**THE TASK:** State how many lines in the records below contain the string "over", and give nothing besides that number.

Saved entries:
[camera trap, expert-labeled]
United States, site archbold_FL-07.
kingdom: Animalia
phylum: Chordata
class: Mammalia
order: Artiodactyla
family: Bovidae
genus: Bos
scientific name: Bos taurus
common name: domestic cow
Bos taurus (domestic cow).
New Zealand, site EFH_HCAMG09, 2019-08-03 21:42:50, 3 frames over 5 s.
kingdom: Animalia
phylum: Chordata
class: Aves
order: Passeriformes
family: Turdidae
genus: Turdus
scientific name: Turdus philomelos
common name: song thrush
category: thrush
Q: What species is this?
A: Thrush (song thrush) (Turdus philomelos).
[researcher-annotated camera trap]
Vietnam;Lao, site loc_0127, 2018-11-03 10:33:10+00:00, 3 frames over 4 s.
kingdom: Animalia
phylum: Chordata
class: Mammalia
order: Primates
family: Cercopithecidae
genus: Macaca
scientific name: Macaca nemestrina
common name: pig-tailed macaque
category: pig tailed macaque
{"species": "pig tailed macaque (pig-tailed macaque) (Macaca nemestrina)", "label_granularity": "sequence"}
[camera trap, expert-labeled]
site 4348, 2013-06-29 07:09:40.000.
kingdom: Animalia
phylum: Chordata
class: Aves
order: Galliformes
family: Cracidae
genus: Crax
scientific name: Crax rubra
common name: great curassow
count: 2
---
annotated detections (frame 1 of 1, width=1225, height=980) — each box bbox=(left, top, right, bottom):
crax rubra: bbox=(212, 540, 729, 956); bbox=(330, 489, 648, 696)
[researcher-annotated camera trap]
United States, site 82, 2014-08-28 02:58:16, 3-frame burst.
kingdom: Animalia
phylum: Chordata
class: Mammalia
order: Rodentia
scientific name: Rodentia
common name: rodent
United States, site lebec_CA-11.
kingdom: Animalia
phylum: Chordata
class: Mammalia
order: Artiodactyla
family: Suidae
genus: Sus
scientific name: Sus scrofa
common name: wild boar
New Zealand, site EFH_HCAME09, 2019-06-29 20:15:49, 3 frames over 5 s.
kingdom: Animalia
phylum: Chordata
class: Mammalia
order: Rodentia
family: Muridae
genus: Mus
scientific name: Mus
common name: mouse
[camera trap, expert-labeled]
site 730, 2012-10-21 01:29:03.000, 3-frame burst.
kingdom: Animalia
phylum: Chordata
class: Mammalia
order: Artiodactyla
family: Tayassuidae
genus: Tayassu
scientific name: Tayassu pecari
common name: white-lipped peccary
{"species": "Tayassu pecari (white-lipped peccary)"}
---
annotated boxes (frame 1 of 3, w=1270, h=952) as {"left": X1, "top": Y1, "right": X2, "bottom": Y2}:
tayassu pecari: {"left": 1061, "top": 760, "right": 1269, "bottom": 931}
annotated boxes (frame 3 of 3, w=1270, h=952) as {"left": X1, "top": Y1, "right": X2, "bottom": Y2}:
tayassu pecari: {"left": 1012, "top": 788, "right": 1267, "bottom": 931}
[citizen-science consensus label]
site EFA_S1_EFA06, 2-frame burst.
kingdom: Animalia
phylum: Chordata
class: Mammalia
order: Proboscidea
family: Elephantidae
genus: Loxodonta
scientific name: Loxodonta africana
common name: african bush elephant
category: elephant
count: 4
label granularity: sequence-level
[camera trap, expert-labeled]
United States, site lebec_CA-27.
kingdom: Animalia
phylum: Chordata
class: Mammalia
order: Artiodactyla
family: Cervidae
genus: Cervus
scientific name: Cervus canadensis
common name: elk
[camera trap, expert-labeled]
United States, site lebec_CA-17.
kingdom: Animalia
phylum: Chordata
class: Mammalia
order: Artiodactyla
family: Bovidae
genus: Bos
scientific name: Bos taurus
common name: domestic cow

**TASK OUTPUT:** 3